Harper heads to Europe for G20, G8 setup meetings

OTTAWA – Prime Minister Stephen Harper jets to Europe next week for separate meetings about the global fiscal crisis with the leaders of Great Britain and France.

Harper, British Prime Minister David Cameron and French President Nicolas Sarkozy will likely spend a significant amount of time discussing the crisis prompted by the near financial collapse of Greece. The country’s debt problems have prompted fears of another global credit squeeze.

The meetings will also be a chance for Harper to build some consensus on some policy objectives with two key European leaders ahead of next month’s G20 and G8 summits, which Canada is hosting in Toronto and in Huntsville, Ont., respectively.

"Both the United Kingdom and France are important members of the G8 and G20 and (Harper) intends to raise with both leaders his view that the G20 summit should focus on recovery from the global economic and financial crisis," Dimitri Soudas, Harper’s director of communications, told reporters Friday.

One key issue for the G20 summit to resolve is whether there should be some kind of levy applied globally to banks and financial services companies that could be used to pay for any future bank bailouts.

Sarkozy and Cameron favour this idea but Harper is vehemently opposed to it.

"There is general agreement with the principle that taxpayers should not bear the costs of rescuing the financial sector," said Soudas. "But there are obviously different opinions within the G20 on the issue of a bank tax or a levy.

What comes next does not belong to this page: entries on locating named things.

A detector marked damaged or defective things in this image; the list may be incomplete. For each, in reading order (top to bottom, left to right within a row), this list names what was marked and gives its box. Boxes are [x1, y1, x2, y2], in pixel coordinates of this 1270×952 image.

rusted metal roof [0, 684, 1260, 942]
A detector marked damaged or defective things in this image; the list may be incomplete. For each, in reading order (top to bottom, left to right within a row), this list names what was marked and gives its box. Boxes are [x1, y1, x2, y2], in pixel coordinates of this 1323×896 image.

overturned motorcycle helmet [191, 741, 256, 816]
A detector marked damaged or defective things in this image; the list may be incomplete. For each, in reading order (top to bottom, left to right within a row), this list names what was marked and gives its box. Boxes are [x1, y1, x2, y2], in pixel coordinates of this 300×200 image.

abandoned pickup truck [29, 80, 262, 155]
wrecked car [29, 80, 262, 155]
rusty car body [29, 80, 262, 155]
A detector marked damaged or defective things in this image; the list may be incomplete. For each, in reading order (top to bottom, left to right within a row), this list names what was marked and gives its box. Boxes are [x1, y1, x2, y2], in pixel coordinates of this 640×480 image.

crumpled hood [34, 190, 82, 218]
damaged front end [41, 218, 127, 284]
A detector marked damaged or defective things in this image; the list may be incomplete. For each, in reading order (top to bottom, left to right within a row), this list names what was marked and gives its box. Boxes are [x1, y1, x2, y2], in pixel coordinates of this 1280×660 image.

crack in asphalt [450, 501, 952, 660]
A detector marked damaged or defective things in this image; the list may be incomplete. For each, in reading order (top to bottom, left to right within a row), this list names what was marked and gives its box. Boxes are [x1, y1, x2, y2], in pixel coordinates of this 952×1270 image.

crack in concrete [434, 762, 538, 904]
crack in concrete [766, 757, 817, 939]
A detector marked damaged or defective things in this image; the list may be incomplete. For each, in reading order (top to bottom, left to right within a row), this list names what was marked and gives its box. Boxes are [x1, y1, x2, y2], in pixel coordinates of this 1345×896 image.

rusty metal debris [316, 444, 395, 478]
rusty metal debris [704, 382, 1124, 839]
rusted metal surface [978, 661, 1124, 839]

Countries have varied approaches for dealing with the cost of the financial crisis. As we’ve said all along, there is no one-size-fits-all solution."

Earlier this month, Harper sent a letter to all G20 leaders asking, when they come to Toronto at the end of June, they be prepared to commit to some benchmarks on the fiscal health of their national governments.

Harper, along with many other world leaders and central bankers, is worried that rising debt and deficits of some of the world’s largest economies will derail the global economic recovery.

"We now need to reassure markets not just that we’ve been prepared to intervene when we had to, but that governments can run responsible and sustainable balances over the long term," Harper wrote. "The levels of deficit and debt in many countries are reaching levels that markets judge to be unsustainable."

A senior Canadian government official involved in the discussions with other countries on the fiscal crisis said Harper’s letter appears to have struck the right note with G20 members.

"Certainly the feedback from finance deputy ministers and (G20) sherpas has been very positive on Prime Minister Harper’s letter," said the official. "The identification of the need to elaborate clear and more credible fiscal consolidation plans is increasingly recognized."

Sherpas are designated bureaucrats or emissaries who represent each G20 leader in talks leading up to the actual summit.

Harper will be the first foreign leader that Cameron will meet as prime minister, a role he took over on May 11 after his country’s May 6 general election. He leads a coalition government of Conservatives – Cameron’s party – and Liberal Democrats.

Harper has met Cameron before, as the leader of the British Parliament’s opposition.

World leaders, central bankers, and financial investors have been concerned about the fiscal probity of countries like Greece, Portugal, Ireland and Spain, but there are also concerns that giants like the U.S. and Japan must also provide credible assessments of their return to sustainable government fiscal policies.

"We can confront our fiscal challenge with clear and realistic plans for fiscal consolidation, or we can wait for markets to dictate the terms for us," Harper wrote.

Harper departs for Europe next Wednesday. He will meet Cameron on Thursday over lunch at 10 Downing Street and will meet Sarkozy the next day in Paris. He returns to Ottawa Friday evening.